[Start of Attachment]

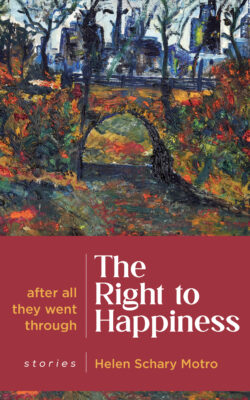 The Right to Happiness, by Helen Schary Motro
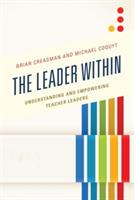 The Leader Within: Understanding and Empowering Teacher Leaders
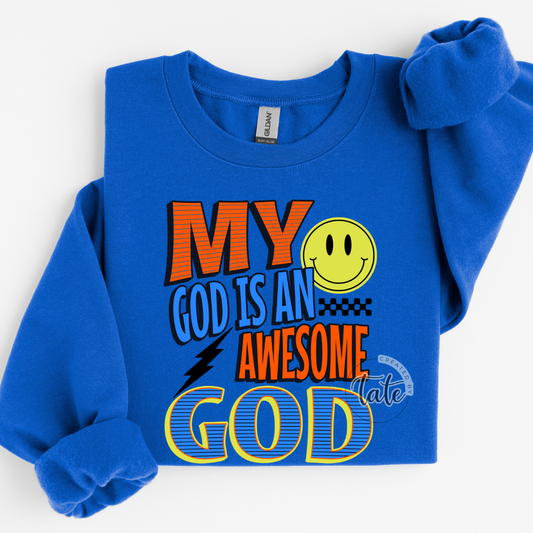 MY GOD IS AN AWESOME GOD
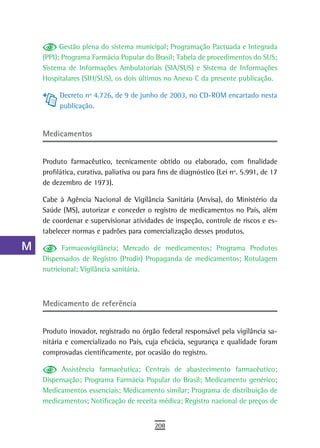 a          Gestão plena do sistema municipal; Programação Pactuada e Integrada
      (PPI); Programa Farmácia Popular do Brasil; Tabela de procedimentos do SUS;
  B   Sistema de Informações Ambulatoriais (SIA/SUS) e Sistema de Informações
      Hospitalares (SIH/SUS), os dois últimos no Anexo C da presente publicação.
  C
           Decreto nº 4.726, de 9 de junho de 2003, no CD-ROM encartado nesta
  d        publicação.

  e
      Medicamentos
  F
      Produto farmacêutico, tecnicamente obtido ou elaborado, com finalidade
 G    profilática, curativa, paliativa ou para fins de diagnóstico (Lei nº. 5.991, de 17
 H    de dezembro de 1973).

      Cabe à Agência Nacional de Vigilância Sanitária (Anvisa), do Ministério da
  i   Saúde (MS), autorizar e conceder o registro de medicamentos no País, além
      de coordenar e supervisionar atividades de inspeção, controle de riscos e es-
  L   tabelecer normas e padrões para comercialização desses produtos.

 M          Farmacovigilância; Mercado de medicamentos; Programa Produtos
      Dispensados de Registro (Prodir) Propaganda de medicamentos; Rotulagem
n-o   nutricional; Vigilância sanitária.

  P
      Medicamento de referência
 Q
  r   Produto inovador, registrado no órgão federal responsável pela vigilância sa-
      nitária e comercializado no País, cuja eficácia, segurança e qualidade foram
  s   comprovadas cientificamente, por ocasião do registro.

  t         Assistência farmacêutica; Centrais de abastecimento farmacêutico;
      Dispensação; Programa Farmácia Popular do Brasil; Medicamento genérico;
 U    Medicamentos essenciais; Medicamento similar; Programa de distribuição de
      medicamentos; Notificação de receita médica; Registro nacional de preços de
V-Z
                                             208
 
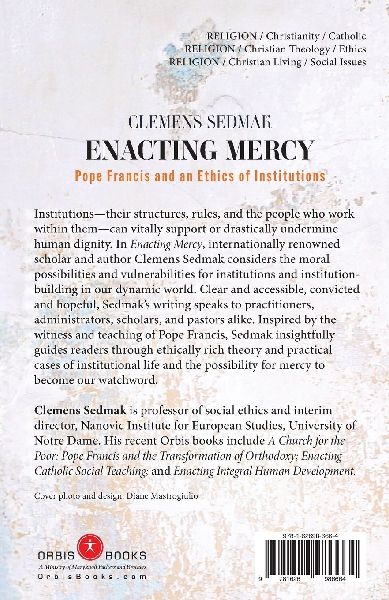Enacting Mercy: Pope Francis and an Ethics of Institutions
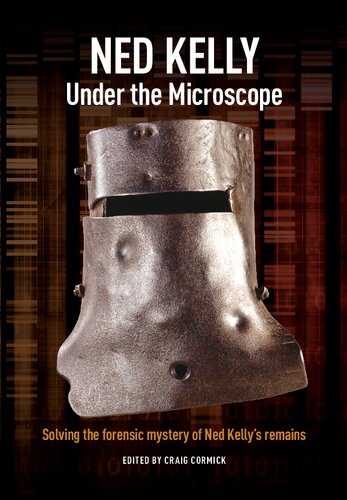 Ned Kelly: Under the Microscope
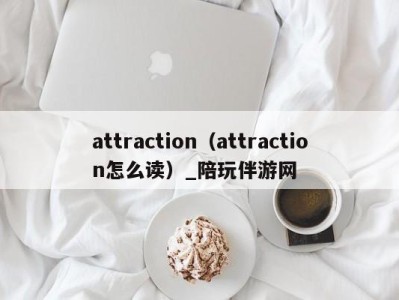 attraction（attraction怎么读）_陪玩伴游网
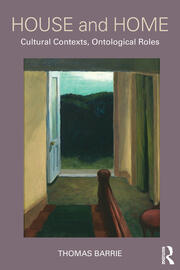 House and Home: Cultural Contexts, Ontological Roles book cover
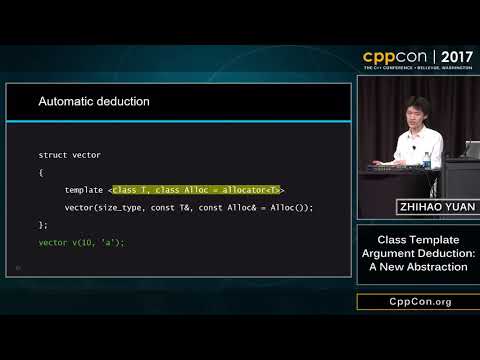 CppCon 2017: Zhihao Yuan “Class Template Argument Deduction: A New Abstraction”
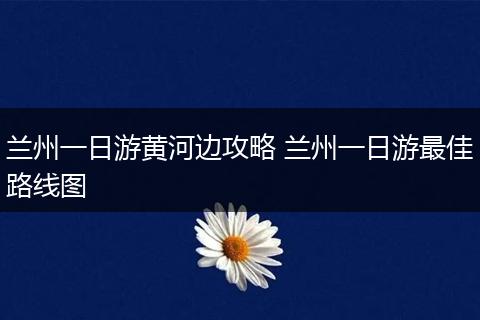 兰州一日游黄河边攻略 兰州一日游最佳路线图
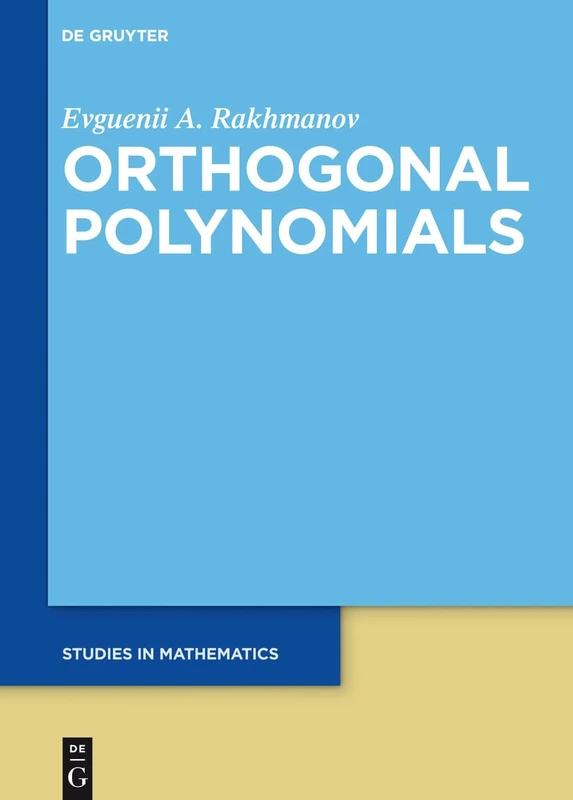 Orthogonal Polynomials: 63 (De Gruyter Studies in Mathematics, 63)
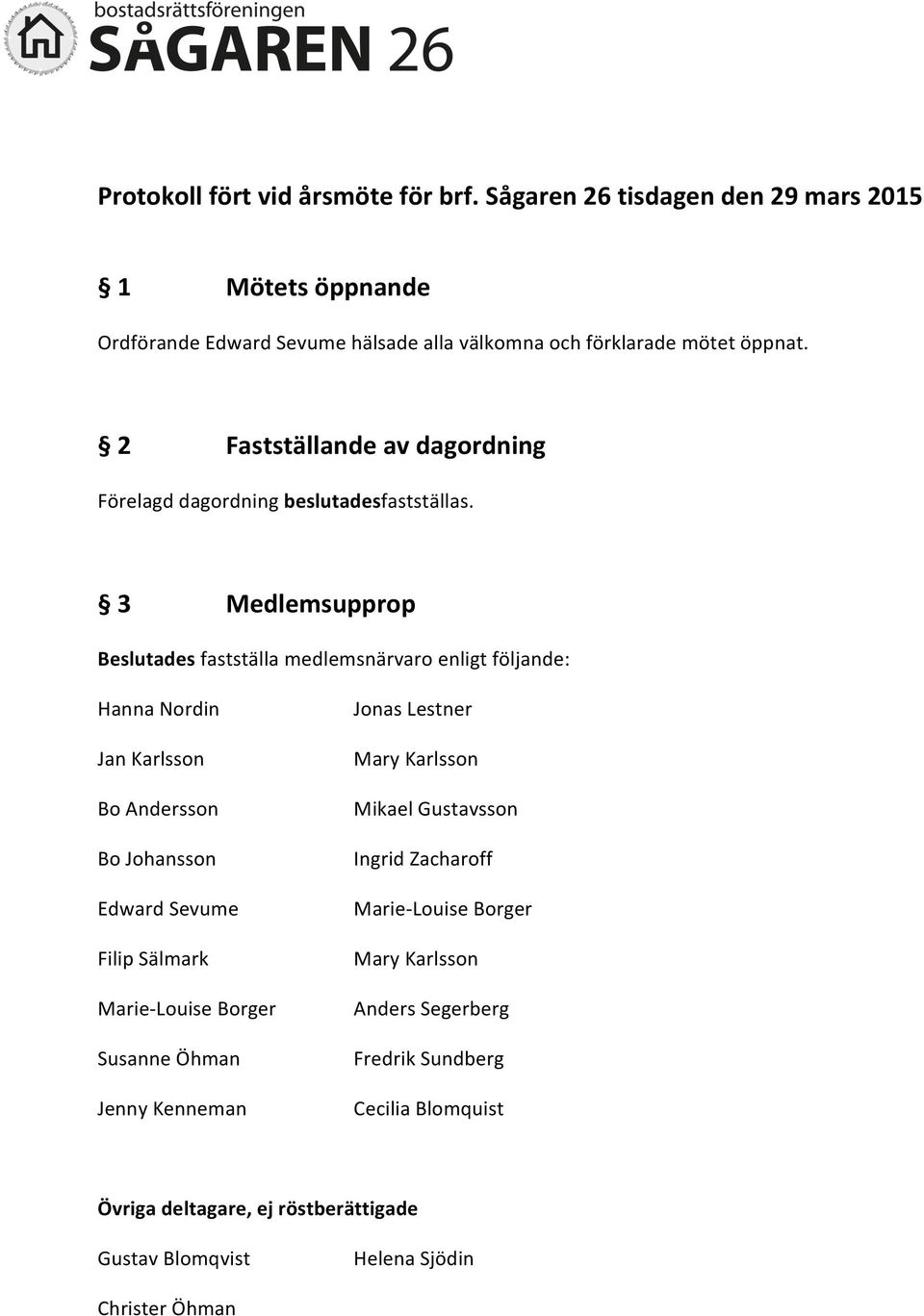 3 Medlemsupprop Beslutades fastställa medlemsnärvaro enligt följande: Hanna Nordin Jan Karlsson Bo Andersson Bo Johansson Edward Sevume Filip Sälmark Marie-Louise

[End of Attachment]

§ TASK ITEM
Find the word "para" in the records. Copy every line it appears in.

§ WRITTEN REPLY
 G    profilática, curativa, paliativa ou para fins de diagnóstico (Lei nº. 5.991, de 17
  L   tabelecer normas e padrões para comercialização desses produtos.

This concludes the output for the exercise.